__Task details__: Copy everything from "Which thing among" down to "is uppermost?", replacing "pink tank top" with "pink sleeveless top" and leaving the rest unchanged.
━━━━━ Supplied material ━━━━━
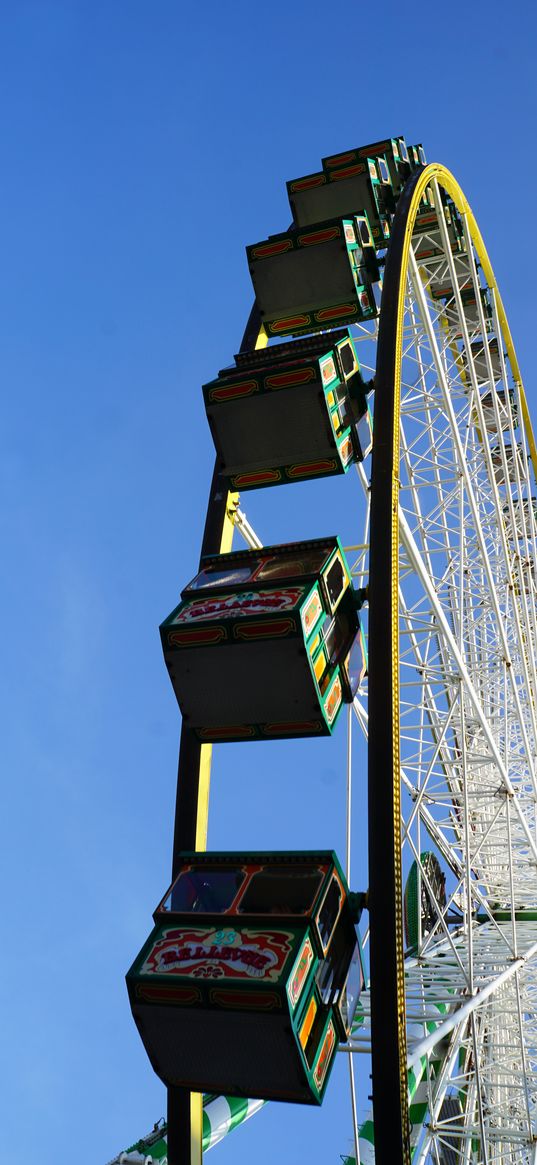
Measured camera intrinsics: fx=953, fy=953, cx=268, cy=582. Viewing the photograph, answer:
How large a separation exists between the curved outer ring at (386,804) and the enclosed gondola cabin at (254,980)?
19.8 inches

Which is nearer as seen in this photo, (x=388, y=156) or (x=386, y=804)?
(x=386, y=804)

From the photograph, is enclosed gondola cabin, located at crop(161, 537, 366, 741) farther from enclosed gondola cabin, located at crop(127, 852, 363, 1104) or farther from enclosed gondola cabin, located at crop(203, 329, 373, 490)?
enclosed gondola cabin, located at crop(203, 329, 373, 490)

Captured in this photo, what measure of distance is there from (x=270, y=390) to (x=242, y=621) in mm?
2613

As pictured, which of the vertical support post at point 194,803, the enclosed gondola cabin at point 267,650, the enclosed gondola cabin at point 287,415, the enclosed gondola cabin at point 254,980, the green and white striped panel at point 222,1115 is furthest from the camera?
the green and white striped panel at point 222,1115

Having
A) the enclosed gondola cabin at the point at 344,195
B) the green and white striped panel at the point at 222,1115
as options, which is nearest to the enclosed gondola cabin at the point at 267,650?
the enclosed gondola cabin at the point at 344,195

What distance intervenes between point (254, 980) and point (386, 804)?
1290 millimetres

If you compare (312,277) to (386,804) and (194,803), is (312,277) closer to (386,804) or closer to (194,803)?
(194,803)

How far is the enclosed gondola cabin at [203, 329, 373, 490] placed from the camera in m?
8.48

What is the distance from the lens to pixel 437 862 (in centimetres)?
1878

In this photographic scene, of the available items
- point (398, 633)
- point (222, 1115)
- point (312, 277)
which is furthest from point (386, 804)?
point (222, 1115)

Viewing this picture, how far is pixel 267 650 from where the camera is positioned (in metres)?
6.82

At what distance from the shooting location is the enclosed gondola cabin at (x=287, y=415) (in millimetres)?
8484

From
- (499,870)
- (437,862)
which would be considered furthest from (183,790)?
(437,862)

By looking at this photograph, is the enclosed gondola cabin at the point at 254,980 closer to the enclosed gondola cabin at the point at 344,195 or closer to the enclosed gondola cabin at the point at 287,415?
the enclosed gondola cabin at the point at 287,415
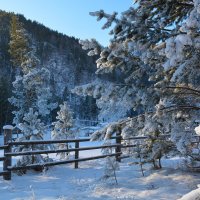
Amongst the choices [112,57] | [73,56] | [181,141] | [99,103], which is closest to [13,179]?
[99,103]

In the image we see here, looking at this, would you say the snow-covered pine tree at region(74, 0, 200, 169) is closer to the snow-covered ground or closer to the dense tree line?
the snow-covered ground

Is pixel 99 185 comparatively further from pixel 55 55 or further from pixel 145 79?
pixel 55 55

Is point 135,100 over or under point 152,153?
over

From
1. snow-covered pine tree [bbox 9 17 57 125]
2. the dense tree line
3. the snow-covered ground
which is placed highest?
the dense tree line

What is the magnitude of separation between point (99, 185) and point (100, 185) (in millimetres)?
29

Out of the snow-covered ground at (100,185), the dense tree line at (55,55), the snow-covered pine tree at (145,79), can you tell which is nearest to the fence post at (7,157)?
the snow-covered ground at (100,185)

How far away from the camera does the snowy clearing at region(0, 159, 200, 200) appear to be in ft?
23.4

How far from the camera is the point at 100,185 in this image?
8180mm

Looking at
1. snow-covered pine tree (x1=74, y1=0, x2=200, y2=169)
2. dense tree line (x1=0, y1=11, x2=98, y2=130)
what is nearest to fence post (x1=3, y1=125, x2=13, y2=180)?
snow-covered pine tree (x1=74, y1=0, x2=200, y2=169)

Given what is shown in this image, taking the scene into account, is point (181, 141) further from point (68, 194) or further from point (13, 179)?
point (13, 179)

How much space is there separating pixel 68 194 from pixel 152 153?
2.13 metres

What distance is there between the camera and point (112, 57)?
6418 mm

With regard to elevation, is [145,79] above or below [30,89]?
below

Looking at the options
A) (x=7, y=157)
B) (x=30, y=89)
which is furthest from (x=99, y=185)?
(x=30, y=89)
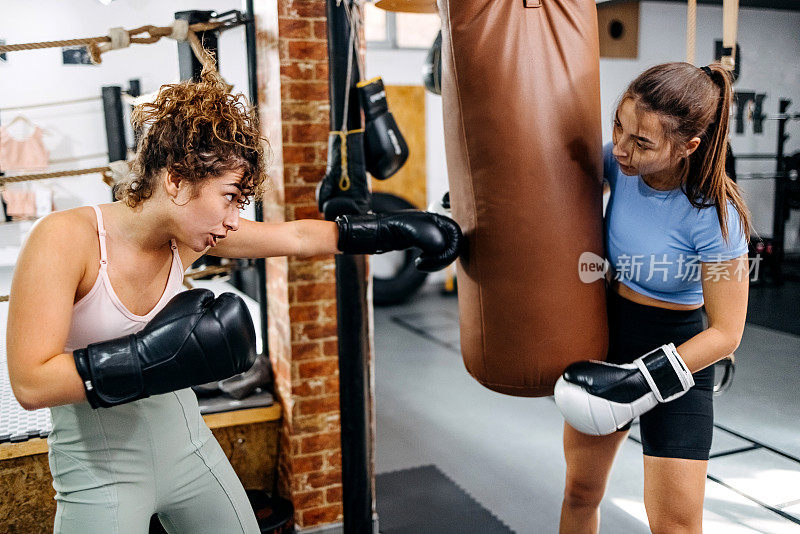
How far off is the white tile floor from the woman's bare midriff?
1314mm

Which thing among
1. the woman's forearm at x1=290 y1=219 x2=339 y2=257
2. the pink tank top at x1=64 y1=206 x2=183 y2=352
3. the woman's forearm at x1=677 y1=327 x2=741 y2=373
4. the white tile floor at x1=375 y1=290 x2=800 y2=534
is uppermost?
the woman's forearm at x1=290 y1=219 x2=339 y2=257

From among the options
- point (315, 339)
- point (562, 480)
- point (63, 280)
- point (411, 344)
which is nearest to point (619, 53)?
point (411, 344)

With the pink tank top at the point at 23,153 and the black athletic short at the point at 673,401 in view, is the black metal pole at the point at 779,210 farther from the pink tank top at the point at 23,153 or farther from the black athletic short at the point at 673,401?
the pink tank top at the point at 23,153

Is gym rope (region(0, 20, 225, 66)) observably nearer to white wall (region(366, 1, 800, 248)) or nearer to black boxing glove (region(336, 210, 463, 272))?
black boxing glove (region(336, 210, 463, 272))

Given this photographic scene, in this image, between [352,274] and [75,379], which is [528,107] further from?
[75,379]

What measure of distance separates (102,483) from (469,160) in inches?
40.7

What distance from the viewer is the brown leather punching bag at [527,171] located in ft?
4.78

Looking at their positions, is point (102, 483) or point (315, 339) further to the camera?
point (315, 339)

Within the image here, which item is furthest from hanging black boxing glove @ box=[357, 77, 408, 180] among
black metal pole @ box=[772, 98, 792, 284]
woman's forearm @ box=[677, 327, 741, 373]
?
black metal pole @ box=[772, 98, 792, 284]

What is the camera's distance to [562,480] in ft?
9.93

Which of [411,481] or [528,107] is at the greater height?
[528,107]

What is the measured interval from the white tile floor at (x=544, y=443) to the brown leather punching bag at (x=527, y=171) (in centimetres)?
137

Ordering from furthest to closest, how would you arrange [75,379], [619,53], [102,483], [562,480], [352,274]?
1. [619,53]
2. [562,480]
3. [352,274]
4. [102,483]
5. [75,379]

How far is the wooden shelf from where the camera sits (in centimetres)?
217
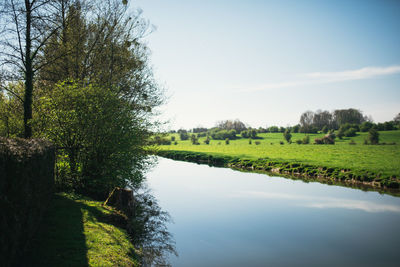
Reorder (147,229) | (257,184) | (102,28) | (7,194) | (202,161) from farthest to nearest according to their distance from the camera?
1. (202,161)
2. (257,184)
3. (102,28)
4. (147,229)
5. (7,194)

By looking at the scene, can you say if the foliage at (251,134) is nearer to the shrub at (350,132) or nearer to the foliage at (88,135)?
the shrub at (350,132)

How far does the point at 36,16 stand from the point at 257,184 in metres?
21.5

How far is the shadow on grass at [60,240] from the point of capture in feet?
22.2

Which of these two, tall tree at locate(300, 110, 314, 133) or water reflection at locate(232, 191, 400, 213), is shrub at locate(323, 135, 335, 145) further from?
tall tree at locate(300, 110, 314, 133)

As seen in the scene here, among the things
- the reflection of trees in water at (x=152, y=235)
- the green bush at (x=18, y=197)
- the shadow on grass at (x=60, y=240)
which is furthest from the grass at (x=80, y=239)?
the reflection of trees in water at (x=152, y=235)

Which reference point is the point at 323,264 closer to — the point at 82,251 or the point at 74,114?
the point at 82,251

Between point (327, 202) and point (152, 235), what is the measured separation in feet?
42.4

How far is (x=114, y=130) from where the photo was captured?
13.5 metres

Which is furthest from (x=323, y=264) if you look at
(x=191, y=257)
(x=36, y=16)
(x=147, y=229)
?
(x=36, y=16)

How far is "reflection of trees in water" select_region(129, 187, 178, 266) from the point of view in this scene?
10.0m

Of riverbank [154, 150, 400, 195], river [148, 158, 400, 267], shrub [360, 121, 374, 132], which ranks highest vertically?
shrub [360, 121, 374, 132]

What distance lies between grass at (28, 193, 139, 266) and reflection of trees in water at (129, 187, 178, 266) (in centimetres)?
105

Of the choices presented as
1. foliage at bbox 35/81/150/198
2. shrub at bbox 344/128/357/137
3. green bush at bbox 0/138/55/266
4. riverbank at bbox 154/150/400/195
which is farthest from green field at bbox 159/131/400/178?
green bush at bbox 0/138/55/266

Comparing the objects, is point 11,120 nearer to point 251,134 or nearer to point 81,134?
point 81,134
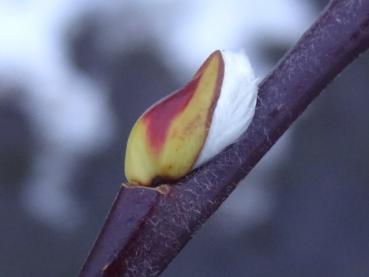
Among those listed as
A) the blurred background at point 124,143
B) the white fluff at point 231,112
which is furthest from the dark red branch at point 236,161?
the blurred background at point 124,143

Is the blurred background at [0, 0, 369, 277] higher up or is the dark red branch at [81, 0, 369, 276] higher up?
the dark red branch at [81, 0, 369, 276]

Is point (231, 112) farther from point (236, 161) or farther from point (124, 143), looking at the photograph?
point (124, 143)

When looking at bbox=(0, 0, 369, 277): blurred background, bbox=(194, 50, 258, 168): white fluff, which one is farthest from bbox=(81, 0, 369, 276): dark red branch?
bbox=(0, 0, 369, 277): blurred background

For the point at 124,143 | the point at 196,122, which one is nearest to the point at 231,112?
the point at 196,122

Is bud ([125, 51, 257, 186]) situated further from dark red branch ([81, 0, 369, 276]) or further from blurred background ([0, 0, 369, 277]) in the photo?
blurred background ([0, 0, 369, 277])

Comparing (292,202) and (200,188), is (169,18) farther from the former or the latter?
(200,188)

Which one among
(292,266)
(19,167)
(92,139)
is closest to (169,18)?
(92,139)
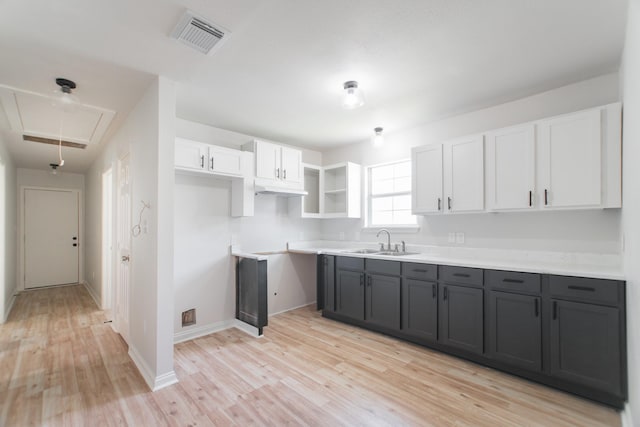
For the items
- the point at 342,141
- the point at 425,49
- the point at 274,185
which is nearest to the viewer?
the point at 425,49

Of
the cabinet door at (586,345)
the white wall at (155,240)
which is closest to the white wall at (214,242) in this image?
the white wall at (155,240)

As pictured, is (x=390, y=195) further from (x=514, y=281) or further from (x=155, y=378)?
(x=155, y=378)

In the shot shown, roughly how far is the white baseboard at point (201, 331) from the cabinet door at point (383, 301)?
1744 millimetres

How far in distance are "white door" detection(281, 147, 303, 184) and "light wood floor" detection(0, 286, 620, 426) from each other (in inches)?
78.0

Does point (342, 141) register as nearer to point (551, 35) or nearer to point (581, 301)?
point (551, 35)

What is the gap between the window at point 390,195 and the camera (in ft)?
13.3

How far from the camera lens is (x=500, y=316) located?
2572 mm

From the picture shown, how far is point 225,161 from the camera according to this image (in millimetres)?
3451

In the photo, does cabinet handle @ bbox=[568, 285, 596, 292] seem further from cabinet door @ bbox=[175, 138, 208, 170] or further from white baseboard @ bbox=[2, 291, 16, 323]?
white baseboard @ bbox=[2, 291, 16, 323]

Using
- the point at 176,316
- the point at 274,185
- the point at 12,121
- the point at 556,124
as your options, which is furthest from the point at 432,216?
the point at 12,121

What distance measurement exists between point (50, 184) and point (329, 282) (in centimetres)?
638

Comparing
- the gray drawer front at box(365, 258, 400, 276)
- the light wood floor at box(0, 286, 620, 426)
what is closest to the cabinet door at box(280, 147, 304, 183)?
the gray drawer front at box(365, 258, 400, 276)

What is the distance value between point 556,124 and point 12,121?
548cm

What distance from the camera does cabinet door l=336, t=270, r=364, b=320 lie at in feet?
12.0
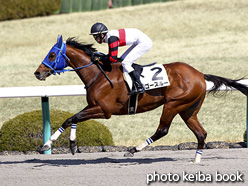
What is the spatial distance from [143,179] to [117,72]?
1.81 m

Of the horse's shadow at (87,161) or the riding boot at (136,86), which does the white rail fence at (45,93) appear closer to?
the horse's shadow at (87,161)

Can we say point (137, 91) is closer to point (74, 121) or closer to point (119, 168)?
point (74, 121)

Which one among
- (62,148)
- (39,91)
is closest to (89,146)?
(62,148)

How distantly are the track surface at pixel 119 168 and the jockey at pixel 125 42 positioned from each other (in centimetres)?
104

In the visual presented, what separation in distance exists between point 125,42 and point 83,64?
0.65m

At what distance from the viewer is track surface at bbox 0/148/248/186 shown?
5.56m

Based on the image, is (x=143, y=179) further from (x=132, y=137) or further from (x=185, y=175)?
(x=132, y=137)

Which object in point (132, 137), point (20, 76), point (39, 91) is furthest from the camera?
point (20, 76)

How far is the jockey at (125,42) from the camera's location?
262 inches

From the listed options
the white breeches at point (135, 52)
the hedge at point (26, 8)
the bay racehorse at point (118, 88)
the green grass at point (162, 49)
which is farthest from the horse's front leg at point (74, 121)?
the hedge at point (26, 8)

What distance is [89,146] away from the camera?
817 cm

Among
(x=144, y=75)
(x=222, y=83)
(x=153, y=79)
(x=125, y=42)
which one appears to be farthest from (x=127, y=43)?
(x=222, y=83)

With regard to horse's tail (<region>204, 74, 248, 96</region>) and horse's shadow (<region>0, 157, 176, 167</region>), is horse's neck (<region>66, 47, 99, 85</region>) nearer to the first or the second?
horse's shadow (<region>0, 157, 176, 167</region>)

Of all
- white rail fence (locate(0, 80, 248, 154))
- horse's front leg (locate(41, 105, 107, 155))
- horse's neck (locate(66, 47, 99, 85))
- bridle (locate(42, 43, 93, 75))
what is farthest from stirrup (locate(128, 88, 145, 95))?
white rail fence (locate(0, 80, 248, 154))
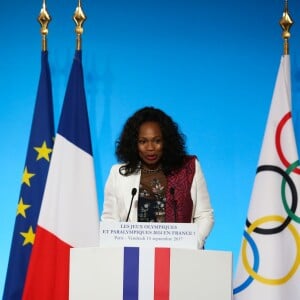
━━━━━
__Result of the task__:
Which thing among
1. the woman's forearm at x1=290 y1=219 x2=339 y2=257
2. the pink sleeveless top at x1=64 y1=206 x2=183 y2=352
3. the woman's forearm at x1=677 y1=327 x2=741 y2=373
4. the white tile floor at x1=375 y1=290 x2=800 y2=534
is uppermost?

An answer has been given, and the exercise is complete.